We first take a random sample of $8$ students, record their final score in $2018$, and check their final scores again in $2019$.
$2018: 76, 73, 66, 95, 75, 78, 96, 93$
$2019: 75, 80, 70, 93, 81, 90, 88, 79$
We're testing whether the grades have improved for these 8 students.
Since we're looking to see if the grades have "improved", aren't we looking for evidence that they have increased and not decreased?
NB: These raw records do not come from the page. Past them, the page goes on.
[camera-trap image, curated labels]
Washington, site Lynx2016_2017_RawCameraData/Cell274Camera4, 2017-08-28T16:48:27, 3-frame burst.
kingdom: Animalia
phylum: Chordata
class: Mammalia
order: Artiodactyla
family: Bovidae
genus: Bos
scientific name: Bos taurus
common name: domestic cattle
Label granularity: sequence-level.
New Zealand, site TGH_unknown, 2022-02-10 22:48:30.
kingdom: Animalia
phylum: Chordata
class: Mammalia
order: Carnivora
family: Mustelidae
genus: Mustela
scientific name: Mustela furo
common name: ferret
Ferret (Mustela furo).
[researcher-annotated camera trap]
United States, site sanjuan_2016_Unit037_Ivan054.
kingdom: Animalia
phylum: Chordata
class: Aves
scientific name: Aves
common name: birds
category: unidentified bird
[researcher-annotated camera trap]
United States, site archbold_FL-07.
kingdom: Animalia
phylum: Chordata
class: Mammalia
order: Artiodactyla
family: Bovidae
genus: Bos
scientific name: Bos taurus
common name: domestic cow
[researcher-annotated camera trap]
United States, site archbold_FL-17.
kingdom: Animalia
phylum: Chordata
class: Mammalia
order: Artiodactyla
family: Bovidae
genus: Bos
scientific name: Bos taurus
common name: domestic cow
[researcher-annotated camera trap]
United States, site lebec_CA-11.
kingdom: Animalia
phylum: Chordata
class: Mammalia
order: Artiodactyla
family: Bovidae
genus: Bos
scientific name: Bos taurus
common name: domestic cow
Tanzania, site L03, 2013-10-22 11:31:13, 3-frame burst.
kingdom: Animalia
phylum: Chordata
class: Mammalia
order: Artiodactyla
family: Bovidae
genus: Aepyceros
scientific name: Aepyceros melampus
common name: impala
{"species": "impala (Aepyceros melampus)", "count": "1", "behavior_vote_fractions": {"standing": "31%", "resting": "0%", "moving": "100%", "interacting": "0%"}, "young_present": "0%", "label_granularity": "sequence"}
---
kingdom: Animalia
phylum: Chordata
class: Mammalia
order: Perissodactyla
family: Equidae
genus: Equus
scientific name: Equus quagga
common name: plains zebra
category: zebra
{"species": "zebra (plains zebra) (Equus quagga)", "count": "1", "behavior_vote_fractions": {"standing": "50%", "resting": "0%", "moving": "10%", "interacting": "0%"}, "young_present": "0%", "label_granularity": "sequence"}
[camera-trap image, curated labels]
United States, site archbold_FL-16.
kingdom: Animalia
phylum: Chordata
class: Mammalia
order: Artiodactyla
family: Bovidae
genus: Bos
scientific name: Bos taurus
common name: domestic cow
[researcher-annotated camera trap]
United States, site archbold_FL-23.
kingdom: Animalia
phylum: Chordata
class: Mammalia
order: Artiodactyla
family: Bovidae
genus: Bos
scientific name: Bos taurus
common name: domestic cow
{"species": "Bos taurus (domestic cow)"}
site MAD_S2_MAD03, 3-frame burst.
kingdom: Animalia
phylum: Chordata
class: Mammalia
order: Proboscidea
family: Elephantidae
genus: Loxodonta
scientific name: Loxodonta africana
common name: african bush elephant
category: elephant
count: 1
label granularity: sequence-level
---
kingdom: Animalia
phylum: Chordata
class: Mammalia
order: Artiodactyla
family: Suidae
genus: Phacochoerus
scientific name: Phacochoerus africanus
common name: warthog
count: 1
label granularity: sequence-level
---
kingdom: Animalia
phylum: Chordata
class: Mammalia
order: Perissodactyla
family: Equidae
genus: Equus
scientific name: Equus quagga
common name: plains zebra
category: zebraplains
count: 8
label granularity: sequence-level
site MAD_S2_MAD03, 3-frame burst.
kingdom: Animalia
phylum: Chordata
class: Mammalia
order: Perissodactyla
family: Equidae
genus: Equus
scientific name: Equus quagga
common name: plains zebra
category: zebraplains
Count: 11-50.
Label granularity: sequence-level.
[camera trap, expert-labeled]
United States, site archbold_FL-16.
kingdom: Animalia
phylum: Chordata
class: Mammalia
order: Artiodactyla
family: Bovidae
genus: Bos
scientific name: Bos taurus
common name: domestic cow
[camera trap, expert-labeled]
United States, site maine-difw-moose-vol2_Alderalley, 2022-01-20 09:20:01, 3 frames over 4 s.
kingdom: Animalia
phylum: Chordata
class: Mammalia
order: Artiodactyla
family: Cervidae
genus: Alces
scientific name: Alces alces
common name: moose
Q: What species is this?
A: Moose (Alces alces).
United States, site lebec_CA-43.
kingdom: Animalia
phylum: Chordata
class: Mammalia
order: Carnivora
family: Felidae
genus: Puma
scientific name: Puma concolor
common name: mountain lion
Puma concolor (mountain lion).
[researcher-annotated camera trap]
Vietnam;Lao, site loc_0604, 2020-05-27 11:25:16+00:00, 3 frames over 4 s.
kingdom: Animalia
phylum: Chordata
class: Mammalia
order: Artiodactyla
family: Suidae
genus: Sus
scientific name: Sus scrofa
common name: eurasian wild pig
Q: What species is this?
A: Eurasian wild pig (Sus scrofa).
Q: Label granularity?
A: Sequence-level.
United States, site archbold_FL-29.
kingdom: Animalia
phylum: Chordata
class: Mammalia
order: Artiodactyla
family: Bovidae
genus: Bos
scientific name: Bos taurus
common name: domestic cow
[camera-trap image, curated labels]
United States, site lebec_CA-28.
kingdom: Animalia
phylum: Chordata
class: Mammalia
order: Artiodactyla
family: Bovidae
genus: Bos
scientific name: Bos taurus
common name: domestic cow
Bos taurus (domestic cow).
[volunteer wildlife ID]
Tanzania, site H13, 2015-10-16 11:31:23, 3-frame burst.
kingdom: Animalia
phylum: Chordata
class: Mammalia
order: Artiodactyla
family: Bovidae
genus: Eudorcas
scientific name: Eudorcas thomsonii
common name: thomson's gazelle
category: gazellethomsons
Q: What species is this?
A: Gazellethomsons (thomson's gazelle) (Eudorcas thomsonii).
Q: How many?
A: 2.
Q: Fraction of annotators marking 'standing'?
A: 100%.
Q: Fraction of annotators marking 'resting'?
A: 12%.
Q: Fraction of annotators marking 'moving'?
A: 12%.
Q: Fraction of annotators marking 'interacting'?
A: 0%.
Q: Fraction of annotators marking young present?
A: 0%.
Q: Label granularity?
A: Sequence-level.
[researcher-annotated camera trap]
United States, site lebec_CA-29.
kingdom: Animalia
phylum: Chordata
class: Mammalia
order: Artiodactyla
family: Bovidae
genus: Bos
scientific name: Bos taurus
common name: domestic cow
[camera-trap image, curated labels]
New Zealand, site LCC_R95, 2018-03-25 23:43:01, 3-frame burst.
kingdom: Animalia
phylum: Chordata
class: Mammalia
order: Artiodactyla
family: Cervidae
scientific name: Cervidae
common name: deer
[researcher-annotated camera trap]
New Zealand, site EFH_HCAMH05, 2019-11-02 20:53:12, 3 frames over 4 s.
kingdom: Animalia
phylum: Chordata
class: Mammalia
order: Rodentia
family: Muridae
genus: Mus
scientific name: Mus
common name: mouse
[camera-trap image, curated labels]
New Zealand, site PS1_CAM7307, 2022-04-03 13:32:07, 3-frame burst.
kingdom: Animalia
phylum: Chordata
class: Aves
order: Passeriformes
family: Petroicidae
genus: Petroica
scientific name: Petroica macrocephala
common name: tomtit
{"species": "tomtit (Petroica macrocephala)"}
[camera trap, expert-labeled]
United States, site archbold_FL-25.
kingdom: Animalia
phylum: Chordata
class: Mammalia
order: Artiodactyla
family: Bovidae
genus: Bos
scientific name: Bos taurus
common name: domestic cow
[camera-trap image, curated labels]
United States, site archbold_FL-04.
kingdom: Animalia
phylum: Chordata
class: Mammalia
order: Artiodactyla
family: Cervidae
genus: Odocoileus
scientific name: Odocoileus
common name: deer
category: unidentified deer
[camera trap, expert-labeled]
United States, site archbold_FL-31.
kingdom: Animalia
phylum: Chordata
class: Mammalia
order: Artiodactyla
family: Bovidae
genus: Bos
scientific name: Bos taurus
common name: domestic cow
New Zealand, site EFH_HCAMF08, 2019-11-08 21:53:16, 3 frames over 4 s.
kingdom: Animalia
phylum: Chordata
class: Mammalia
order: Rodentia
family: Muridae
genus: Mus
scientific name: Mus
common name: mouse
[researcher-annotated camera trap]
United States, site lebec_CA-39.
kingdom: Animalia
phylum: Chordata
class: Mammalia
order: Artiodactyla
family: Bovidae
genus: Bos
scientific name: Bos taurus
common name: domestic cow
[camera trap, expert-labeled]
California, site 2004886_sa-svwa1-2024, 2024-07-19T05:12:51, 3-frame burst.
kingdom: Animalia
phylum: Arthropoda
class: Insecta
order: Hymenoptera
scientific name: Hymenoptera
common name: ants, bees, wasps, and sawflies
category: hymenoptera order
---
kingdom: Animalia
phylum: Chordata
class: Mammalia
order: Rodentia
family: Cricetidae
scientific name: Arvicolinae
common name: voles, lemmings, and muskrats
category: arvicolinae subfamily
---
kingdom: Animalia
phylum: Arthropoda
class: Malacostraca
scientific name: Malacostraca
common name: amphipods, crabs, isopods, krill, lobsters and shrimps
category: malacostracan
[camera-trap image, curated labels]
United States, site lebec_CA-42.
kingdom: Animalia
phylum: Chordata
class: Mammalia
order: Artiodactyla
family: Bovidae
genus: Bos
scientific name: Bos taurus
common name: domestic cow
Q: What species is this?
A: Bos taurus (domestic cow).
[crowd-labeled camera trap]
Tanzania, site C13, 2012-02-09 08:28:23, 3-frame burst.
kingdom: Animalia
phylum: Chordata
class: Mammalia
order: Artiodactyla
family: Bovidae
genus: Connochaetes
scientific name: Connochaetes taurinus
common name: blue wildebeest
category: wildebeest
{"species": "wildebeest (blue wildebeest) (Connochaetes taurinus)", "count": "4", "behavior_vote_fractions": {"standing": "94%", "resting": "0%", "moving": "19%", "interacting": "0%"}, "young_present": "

These are the null and alternative hypotheses I wrote up to convey my reasoning:
$H$$0$ : $μ$1 $-$ $μ$2 ≥ $0$
$H$$1$ : $μ$1 $-$ $μ$2 < $0$
From what I know, the alternative hypothesis always has to hold the remaining outcomes dictated by the null hypothesis, hence my confusion.
I was told the correct hypotheses tests were:
$H$$0$ : $μ$1 $=$ $μ$2
$H$$1$ : $μ$1 $≠$ $μ$2
I'm sure the word 'improved' has to affect the direction of the hypotheses tests of this t-test but I don't know anymore.
Thanks
One-sided $t$-tests absolutely do exist and are valid hypothesis tests, just as we also have one-sided $z$-tests.
I disagree with the claimed hypothesis and agree with yours. If $\mu_1$ is the mean score in 2018 and $\mu_2$ is the mean score in $2019$, then your hypothesis is structured correctly for testing whether the scores improved in from 2018 to 2019. The other hypothesis could potentially conclude that a difference exists but without examining the sign of the test statistic, it would not tell you whether that difference is due to improvement. In other words, if all I saw is the $p$-value from that test, I could not tell you whether the scores improved or not.
Another subtlety here is that this is a paired $t$-test, so we are not really testing whether the mean scores have improved, but rather, whether the mean difference in scores improved. Each student is their own control, and what is following a $t$-distribution is the difference between their 2018 score and 2019 score. As such, the scores themselves do not need to be $t$-distributed, but their differences do.